Led by National Marriage Week's new executive director, Erin Stevens, this year's campaign combines a public education component, which promotes the beneficial impact of marriage in reducing poverty and improving outcomes for children, with grassroots marriage-strengthening events in local communities across the United States. Serving as a national clearinghouse for marriage events, National Marriage Week will direct couples to resources and opportunities to invest in and nourish their relationships.
Recent statistics show this is a critical time for the marriage-building movement. The decline in marriage rates to an all-time low, coupled with a rise in cohabitation, means that Americans are missing out on many of the substantial benefits of marriage. We are making progress as reflected in the falling divorce rate and the reversal of the decades-long rise in nonmarital childbearing, so we need to keep the movement going.

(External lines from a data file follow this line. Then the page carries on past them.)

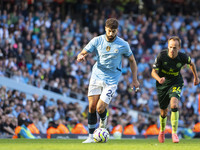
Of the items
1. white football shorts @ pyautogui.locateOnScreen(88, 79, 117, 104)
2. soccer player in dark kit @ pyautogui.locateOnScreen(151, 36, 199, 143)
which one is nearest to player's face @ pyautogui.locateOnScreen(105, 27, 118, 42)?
white football shorts @ pyautogui.locateOnScreen(88, 79, 117, 104)

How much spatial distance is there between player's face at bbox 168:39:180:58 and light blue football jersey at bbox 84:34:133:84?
1191 mm

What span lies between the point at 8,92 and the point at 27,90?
1933mm

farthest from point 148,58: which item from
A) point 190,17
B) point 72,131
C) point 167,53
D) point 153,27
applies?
point 167,53

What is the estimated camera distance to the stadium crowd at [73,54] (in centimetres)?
1925

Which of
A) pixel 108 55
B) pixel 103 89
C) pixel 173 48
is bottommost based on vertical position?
pixel 103 89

National Marriage Week exists to spread the word that marriage is worth it: for both the health of adults and the wellbeing of children.

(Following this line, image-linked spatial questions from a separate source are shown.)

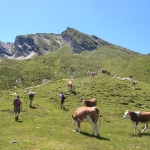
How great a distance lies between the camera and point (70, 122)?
1078 inches

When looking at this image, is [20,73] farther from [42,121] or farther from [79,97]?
[42,121]

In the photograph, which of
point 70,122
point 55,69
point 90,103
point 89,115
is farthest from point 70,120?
point 55,69

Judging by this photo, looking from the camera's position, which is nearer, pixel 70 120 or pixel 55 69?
pixel 70 120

Research demonstrates that marriage is one of the best ways to increase happiness, decrease child poverty, and improve outcomes for children. Children raised in a two-parent home are 82% less likely to experience child poverty, addiction, trouble with the law, and teen pregnancy. Additionally, married adults are twice as likely to identify as "very happy" compared to divorced or never-married adults.
"Even though our society doesn't always recognize it, marriage is extremely beneficial," said NMW USA Executive Director Erin Stevens. "Creating and maintaining a strong marriage takes hard work, but it is worth the investment. We have loaded our website, marriageweek.org, with tools and opportunities from the best marriage-building organizations in the country."
National Marriage Week USA released a toolkit with a list of trusted and proven resources for struggling marriages, a national calendar of marriage-bolstering events, and ideas for how to promote marriage in the local community.
"We invite marriage advocates to join us in spreading the word this February," said Stevens. "Together, we can transform families and continue making progress toward creating a culture that recognizes the necessity of healthy marriages for a healthy society."